* **TASK REQUIREMENTS**:
A: Reproduce the underwriting agreement excerpt word for word, covering the stretch from "(d)           Denominations; Registration." through "nominee for DTC.".
B: According to the underwriting agreement excerpt, in whose name are the Initial Securities and the Option Securities to be registered?
C: List each action that, according to the underwriting agreement excerpt, every Underwriter has authorized the Representative to take for its account with respect to the securities it has agreed to purchase.

* **DOCUMENT PASSAGE**:
----
In addition, in the event that any or all of the Option Securities are purchased by the Underwriters, payment of the purchase price for, and delivery of one or more global certificates for such Option Securities shall be made at the above-mentioned offices, or at such other place as shall be agreed upon by the Representative and the Company, on each Option Closing Date as specified in the notice from the Representative to the Company.

 

Payment shall be made to the Company by wire transfer of immediately available funds to a single bank account designated by the Company, in each case against delivery to the Representative for the respective accounts of the Underwriters of the Securities to be purchased by them. It is understood that each Underwriter has authorized the Representative, for their accounts, to accept delivery of, receipt for, and make payment of the purchase price for, the Initial Securities and the Option Securities, if any, which it has agreed to purchase.  The Representative, individually and not as representative of the Underwriters, may (but shall not be obligated to) make payment of the purchase price for the Initial Securities or the Option Securities, if any, to be purchased by any Underwriter whose funds have not been received by the Closing Date or the relevant Option Closing Date, as the case may be, but such payment shall not relieve such Underwriter from its obligations hereunder.  The Company shall deliver the Initial Securities and the Option Securities, if any, through the facilities of The Depository Trust Company.

 

(d)           Denominations; Registration.   The Initial Securities and the Option Securities, if any, shall be in such denominations and registered in the name of Cede and Co., as nominee for DTC.
----
* **EXTRACTED MATERIAL**:

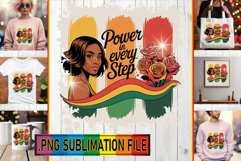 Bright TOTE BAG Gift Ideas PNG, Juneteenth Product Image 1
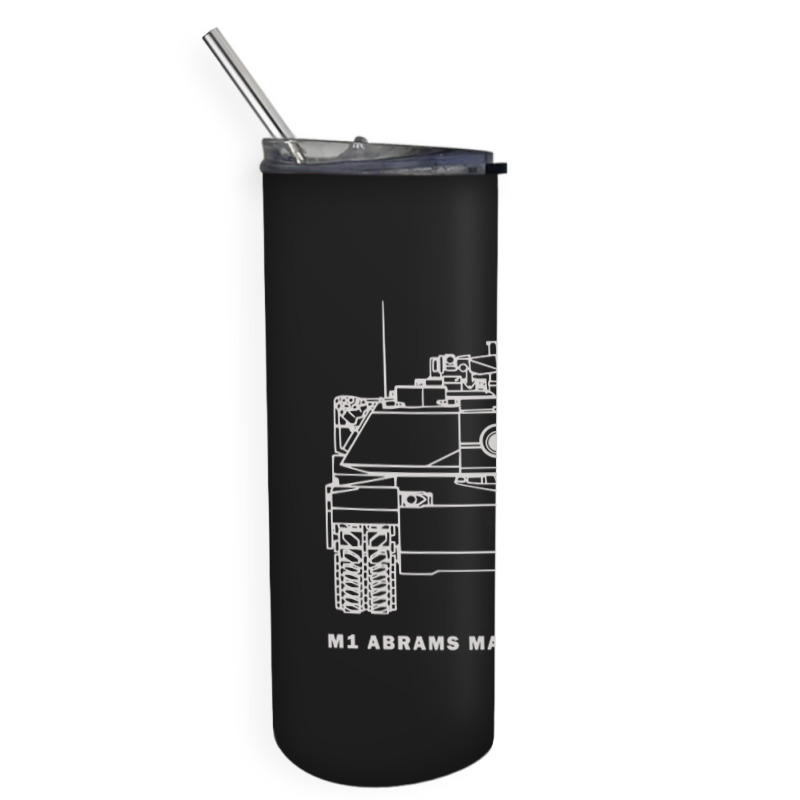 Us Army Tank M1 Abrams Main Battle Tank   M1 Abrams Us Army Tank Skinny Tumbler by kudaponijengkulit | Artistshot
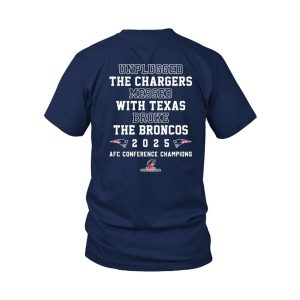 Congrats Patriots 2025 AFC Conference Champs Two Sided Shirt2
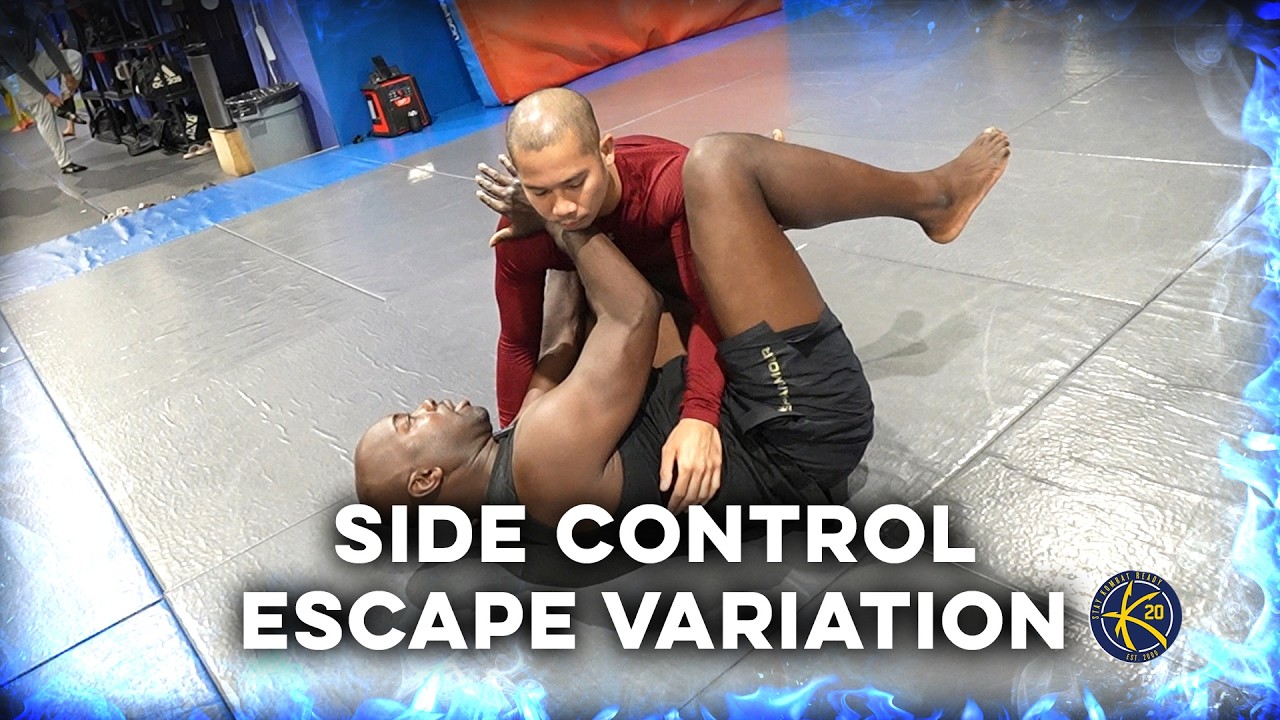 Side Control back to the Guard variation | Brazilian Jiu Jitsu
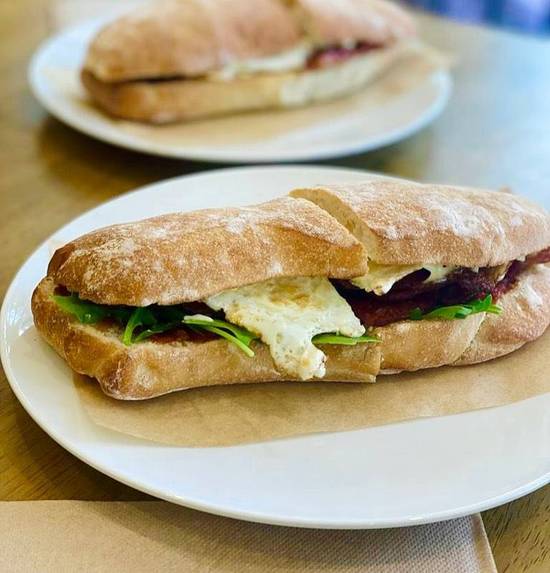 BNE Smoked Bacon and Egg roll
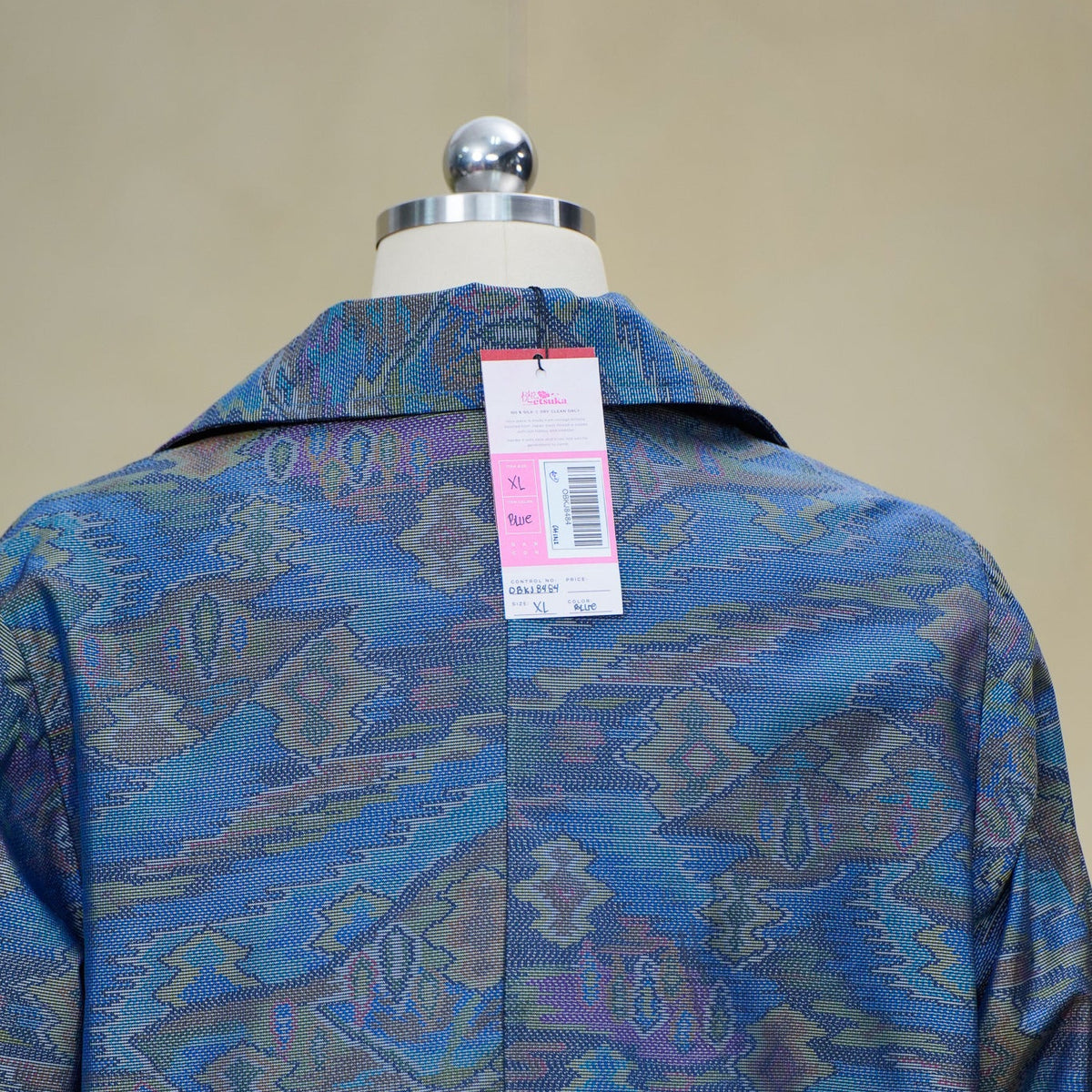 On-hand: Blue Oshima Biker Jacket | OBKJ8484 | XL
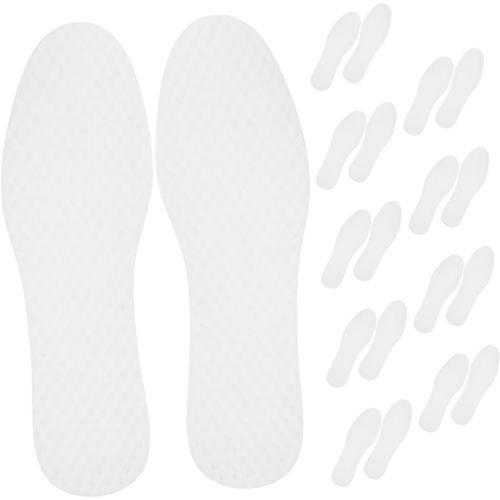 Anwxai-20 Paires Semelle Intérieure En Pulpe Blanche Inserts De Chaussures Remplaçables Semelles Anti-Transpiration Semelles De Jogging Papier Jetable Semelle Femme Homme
----
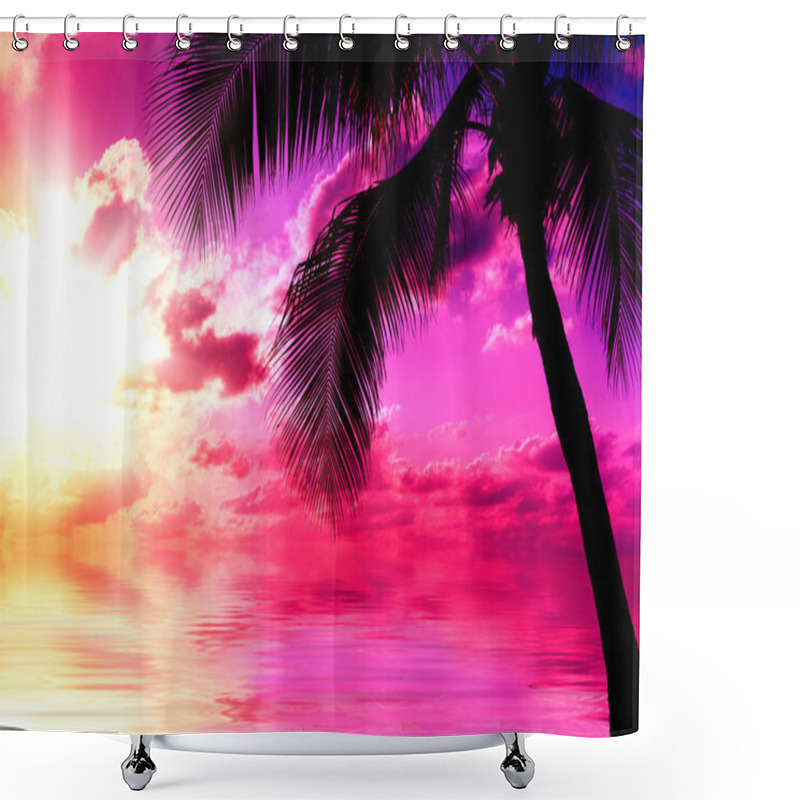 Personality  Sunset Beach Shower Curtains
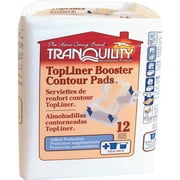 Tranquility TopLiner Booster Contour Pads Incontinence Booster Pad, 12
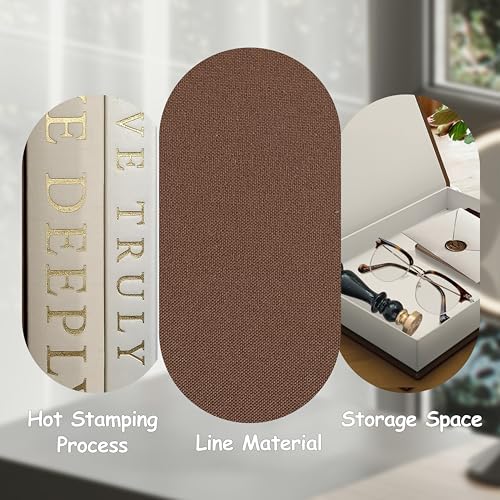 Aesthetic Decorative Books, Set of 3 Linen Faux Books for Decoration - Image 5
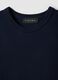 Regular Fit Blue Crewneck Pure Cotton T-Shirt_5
----
* **ANSWERS FOR EACH ITEM**:
A:
(d)           Denominations; Registration.   The Initial Securities and the Option Securities, if any, shall be in such denominations and registered in the name of Cede and Co., as nominee for DTC.

B: Cede and Co., as nominee for DTC.

C:
- Accept delivery of the securities
- Receipt for the securities
- Make payment of the purchase price for the securities